CMは、高いゴールと志によって、夢に到達したアスリートたちが登場する。キャパニックのほか、女子テニスチャンピオンのセリーナ・ウィリアムズ(Serena Williams)、ニューヨーク・ジャイアンツ(New York Giants)のオデル・ベッカム・ジュニア(Odell Beckham Jr.)、左手を失いつつも今年シアトル・シーホークス(Seattle Seahawks)と契約締結したシャキーム・グリフィン(Shaquem Griffin)、故郷のオハイオに公立学校を設立すると宣言したNBAのレブロン・ジェームズ(LeBron James)、プロスケーターのナイジャ ヒューストン(Nyjah Huston)、ヒジャブを着用したボクサー、ゼイナ・ナッサー(Zeina Nassar)、車椅子のバスケットボール選手ミーガン・ブルンク(Megan Blunk)、ガーナで難民となった後、カナダ国籍を取得したサッカー選手アルフォンソ・デイヴィス(Alphonso Davies)らをフィーチャーする。CMのラストで、キャパニック氏は、「きみたちの夢が、クレイジーかどうかを問わないで。その夢が十分にクレイジーであるかを問うんだ」とメッセージを送った。

GoodMorningAmericaによると、動画は公開から半日で約1,500万回以上再生されたという。

広告は賛否両論を巻き起こす

動画広告に先立ち、ナイキとキャパニックはツイッターにティーザー広告を投稿した。キャパニックの顔写真に「信じろ。たとえ、それが、全てを犠牲にすることであっても。」(Believe in something,Even if it means sacrificing everything)というコピーがあり、キャパニック選手の勇気ある行いを連想させる内容となっている。

この広告は賛否両論を引き起こし、反対派からは、製品を焼却するなど製品ボイコットなど抗議活動を行う人も現れた。

トランプ大統領は、5日に「NFLの視聴率が下降したように、ナイキは怒りとボイコットで絶対に抹殺されるだろう。」と広告を批判。彼らが、国旗に敬意を示し起立するまでは、試合を見ないとツイッターで述べた。

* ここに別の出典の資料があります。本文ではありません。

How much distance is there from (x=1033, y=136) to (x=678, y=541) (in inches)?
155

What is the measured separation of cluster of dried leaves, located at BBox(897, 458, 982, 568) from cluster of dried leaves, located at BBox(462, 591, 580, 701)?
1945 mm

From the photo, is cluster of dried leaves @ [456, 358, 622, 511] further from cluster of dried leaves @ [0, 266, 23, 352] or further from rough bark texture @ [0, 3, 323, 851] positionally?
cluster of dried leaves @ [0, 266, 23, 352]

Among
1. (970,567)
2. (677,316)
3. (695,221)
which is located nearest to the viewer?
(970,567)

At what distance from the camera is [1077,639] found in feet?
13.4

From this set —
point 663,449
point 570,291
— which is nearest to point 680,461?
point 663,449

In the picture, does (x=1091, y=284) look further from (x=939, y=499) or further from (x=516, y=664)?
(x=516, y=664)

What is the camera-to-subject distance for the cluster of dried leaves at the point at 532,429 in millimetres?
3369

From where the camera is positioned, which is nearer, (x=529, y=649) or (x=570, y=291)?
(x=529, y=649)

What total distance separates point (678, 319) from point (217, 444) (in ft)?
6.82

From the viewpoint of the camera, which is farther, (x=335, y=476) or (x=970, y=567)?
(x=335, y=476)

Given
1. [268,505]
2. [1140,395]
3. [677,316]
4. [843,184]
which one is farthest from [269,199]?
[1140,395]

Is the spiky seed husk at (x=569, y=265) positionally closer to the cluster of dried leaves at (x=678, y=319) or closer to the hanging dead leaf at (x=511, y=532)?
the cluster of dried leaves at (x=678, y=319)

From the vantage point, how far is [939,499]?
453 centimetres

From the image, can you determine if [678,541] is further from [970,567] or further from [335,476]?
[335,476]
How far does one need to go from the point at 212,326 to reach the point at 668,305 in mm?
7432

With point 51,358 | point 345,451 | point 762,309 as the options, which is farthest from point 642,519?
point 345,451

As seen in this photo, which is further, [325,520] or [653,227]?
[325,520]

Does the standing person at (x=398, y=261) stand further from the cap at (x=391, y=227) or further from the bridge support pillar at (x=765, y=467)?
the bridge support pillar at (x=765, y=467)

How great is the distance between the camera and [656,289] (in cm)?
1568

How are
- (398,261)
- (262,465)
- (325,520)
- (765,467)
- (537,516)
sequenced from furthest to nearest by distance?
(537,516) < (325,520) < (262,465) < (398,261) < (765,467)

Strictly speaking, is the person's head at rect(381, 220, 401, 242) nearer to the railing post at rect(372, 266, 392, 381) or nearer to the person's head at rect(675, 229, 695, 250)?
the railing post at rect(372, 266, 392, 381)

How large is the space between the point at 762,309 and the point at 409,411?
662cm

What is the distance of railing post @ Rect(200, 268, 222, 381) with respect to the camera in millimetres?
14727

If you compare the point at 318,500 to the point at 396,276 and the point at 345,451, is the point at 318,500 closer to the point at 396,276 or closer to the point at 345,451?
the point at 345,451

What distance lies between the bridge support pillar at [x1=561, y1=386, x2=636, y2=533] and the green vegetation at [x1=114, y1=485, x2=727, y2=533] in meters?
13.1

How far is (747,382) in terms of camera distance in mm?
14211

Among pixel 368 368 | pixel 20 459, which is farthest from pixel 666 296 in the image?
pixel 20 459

NFL開幕日の翌日にも「ナイキは何を考えているんだ。」と、批判的な内容を連日投稿している。

データ分析会社グローバルデータ(GlobalData)のニール・サンダース(Neil Saunders)氏は、ABCニュースの取材に対し「ナイキのキャンペーンは、間違いなく、彼らの主目的、注目と議論の両方を生み出した。」と評価を述べた一方で、政治的な問題を取り扱うのは、リスクの高い戦略であり、最終的に顧客を失う可能性があることを指摘している。

ブルームバーグ(bloomberg)によると、ナイキ広告は、開始から24時間以内に4,300万ドル(約47億円)の広告効果を生み出したとされている。広告を見た人の約半数は肯定的で、約4分の1が否定的、約4分の1がどちらでもないとしている。
一方で株価は、広告が公開された3日にNike株は急落。時価総額にして、約40億(4,400億円)ドルが一時消失した。
NIKE STOCK

エジソン・トレンド(Edison Trends)によると、ナイキの9月2日から4日のオンライン売上は31%上昇し、昨年の同時期の約2倍に跳ね上がった。

4日、NFLの取締役副社長、ジョセリン・ムーア(Jocelyn Moore)氏は、「コリンと他のプロスポーツ選手によって提起された社会正義の問題は、我々にとって、注目と行動に値する。」と声明を発表している。